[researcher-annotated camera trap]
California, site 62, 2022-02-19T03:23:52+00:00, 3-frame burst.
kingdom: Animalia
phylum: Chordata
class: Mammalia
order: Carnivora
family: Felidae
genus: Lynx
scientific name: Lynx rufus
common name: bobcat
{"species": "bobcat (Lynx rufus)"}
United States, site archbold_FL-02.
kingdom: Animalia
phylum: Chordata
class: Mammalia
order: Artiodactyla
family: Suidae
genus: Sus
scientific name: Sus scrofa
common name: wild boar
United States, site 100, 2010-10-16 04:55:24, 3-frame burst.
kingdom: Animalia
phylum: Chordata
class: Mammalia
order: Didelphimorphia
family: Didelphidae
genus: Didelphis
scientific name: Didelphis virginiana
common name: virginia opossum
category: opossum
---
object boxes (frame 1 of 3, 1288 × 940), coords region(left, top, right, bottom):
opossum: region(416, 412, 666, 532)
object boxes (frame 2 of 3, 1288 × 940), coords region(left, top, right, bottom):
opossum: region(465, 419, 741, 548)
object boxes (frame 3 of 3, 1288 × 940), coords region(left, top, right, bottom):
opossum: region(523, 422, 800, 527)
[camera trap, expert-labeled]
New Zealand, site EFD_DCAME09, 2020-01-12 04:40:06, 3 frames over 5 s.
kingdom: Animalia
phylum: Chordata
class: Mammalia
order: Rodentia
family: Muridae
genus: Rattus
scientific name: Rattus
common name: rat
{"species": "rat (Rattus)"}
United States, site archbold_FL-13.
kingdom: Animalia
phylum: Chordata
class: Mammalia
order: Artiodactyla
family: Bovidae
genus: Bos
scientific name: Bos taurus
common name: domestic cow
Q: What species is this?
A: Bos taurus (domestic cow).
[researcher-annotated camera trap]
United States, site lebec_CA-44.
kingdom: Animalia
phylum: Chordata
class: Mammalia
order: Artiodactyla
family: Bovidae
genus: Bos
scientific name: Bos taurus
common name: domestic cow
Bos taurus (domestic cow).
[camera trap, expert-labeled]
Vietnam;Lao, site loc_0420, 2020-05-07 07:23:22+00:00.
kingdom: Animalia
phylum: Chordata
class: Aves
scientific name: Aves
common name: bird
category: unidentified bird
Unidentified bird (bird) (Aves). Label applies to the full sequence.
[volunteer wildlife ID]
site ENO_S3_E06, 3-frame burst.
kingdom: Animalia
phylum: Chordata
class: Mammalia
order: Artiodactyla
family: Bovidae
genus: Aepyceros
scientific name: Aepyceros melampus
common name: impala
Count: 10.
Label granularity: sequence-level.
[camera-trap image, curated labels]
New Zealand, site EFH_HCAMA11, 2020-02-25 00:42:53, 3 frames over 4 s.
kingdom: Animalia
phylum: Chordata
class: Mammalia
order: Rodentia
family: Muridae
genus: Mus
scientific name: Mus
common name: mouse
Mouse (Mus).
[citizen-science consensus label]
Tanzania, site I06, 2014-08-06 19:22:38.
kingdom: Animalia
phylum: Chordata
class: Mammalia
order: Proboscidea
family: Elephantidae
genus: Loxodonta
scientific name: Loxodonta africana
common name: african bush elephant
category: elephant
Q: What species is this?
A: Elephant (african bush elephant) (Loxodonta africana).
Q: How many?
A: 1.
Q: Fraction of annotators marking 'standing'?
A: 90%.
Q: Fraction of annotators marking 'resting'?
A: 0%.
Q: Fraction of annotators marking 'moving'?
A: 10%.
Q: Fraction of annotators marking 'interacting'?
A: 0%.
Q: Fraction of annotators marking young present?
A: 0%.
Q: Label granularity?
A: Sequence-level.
▬▬▬
EXERCISE DESCRIPTION: Look back at the entries above. Retype the line with "California, site 62, 2022-02-19T03:23:52+00:00, 3-frame", the line with "common name: wild boar", and all lines in between.

EXERCISE SOLUTION:
California, site 62, 2022-02-19T03:23:52+00:00, 3-frame burst.
kingdom: Animalia
phylum: Chordata
class: Mammalia
order: Carnivora
family: Felidae
genus: Lynx
scientific name: Lynx rufus
common name: bobcat
{"species": "bobcat (Lynx rufus)"}
United States, site archbold_FL-02.
kingdom: Animalia
phylum: Chordata
class: Mammalia
order: Artiodactyla
family: Suidae
genus: Sus
scientific name: Sus scrofa
common name: wild boar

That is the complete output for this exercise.